**WORK REQUEST 1**
According to the house post, where is the home located?
**WORK REQUEST 2**
Please translate this sentence from the house post into Spanish: "The land takes up nearly an entire block of an antique street."

**SUPPLIED TEXT**
Another "Should I Buy This House" Question :)

This is a long post, so don't even bother reading if you're not interested in House Inspector-type questions. Every so often, when an unusual and inexpensive home comes up for sale on our local MLS, and since *someone* in our family is usually in search of a 1 or 2 bedroom place, I go to check out whatever's being offered. This time I've fallen in love with a home that is admittedly problematic. I would just like some feedback, 'cause I almost always get great feedback on this group.

This early twentieth century home is located in an old Pennsylvania mining community. It sits by itself on the side of a very steep, irregular-shaped, triangular lot, facing, across the street, the side of a stunning, even steeper, pine forest mountain. The land takes up nearly an entire block of an antique street.

Due to the heavy rains in the northeast this summer, the lot is overgrown particularly with "weed trees" (don't know the proper name for them) that grow almost webbed, in extremely close proximity, all the way up to (and even around) one side of the home. The kind of vegetation that surrounded the castle in Sleeping Beauty.

A huge drainage pipe abuts the "point" of the triangular lot, at a very steep pitch, next to which sits one of the biggest oak trees I personally have ever seen. The township officials insist this tree belongs to the property, but the neighbors (most of them elderly or middle-aged) claim no one knows who "owns" the oak tree. The wisest among the neighbors says not to worry about it because it's holding the cliff-like terrain in place--at the bottom of which sits a decently cemented stone wall. The cement in the stone wall is almost all in place; it is not a Colonial-era stone wall (one round gray stone on top of another), but a kind of "mod" 60's wall, where the stones are flat and angular, and the cement looks almost like faux, VERY even, caulking.

I've gone in to such detail about the exterior because on another recent thread, two exceptionally informative professionals (one was a house inspector, the other an insurance agent) advised avoiding homes where vegetation grows directly up to (or around) the foundation; and this certainly is the case here.

Of more concern is a mysterious issue regarding the interior. Because this home is on the side of--well, a cliff, the "basement" is a two-car garage, very high-ceilinged, on a grade with street level. There is an oil furnace, no insulation overhead (in other words, under the floor of the first floor residential area). There is *NO* sign or smell of mold in this area.

There is only one entrance to the residential area of this home (but two ways of reaching it): steep outside steps from the street and garage, and a high paved alley above the home, with shallow decrepit pressure-treated steps leading down.

The plastered walls of the interior of the home are absolutely filthy, and in the bathroom and kitchen area, there are "blood-colored" "speckles" on the ceiling that I assume are mold. The mystery is how they got there.

**PROVIDED MATERIAL**
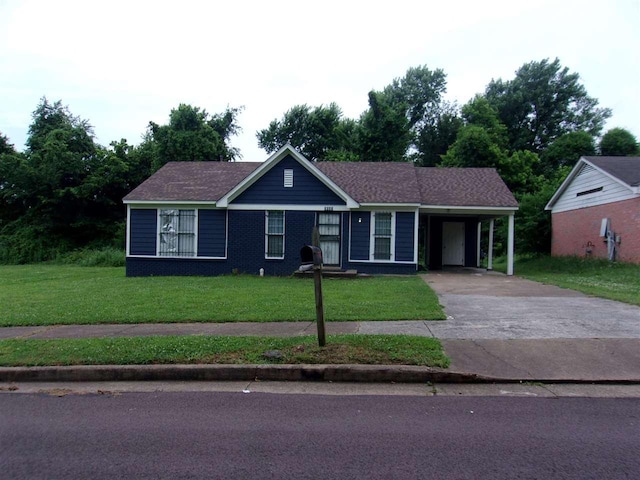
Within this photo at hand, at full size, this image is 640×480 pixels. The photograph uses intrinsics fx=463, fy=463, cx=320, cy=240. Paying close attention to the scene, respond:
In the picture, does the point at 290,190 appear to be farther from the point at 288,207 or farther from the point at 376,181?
the point at 376,181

**EXERCISE SOLUTION 1**
In an old Pennsylvania mining community.

**EXERCISE SOLUTION 2**
El terreno ocupa casi una manzana entera de una calle antigua.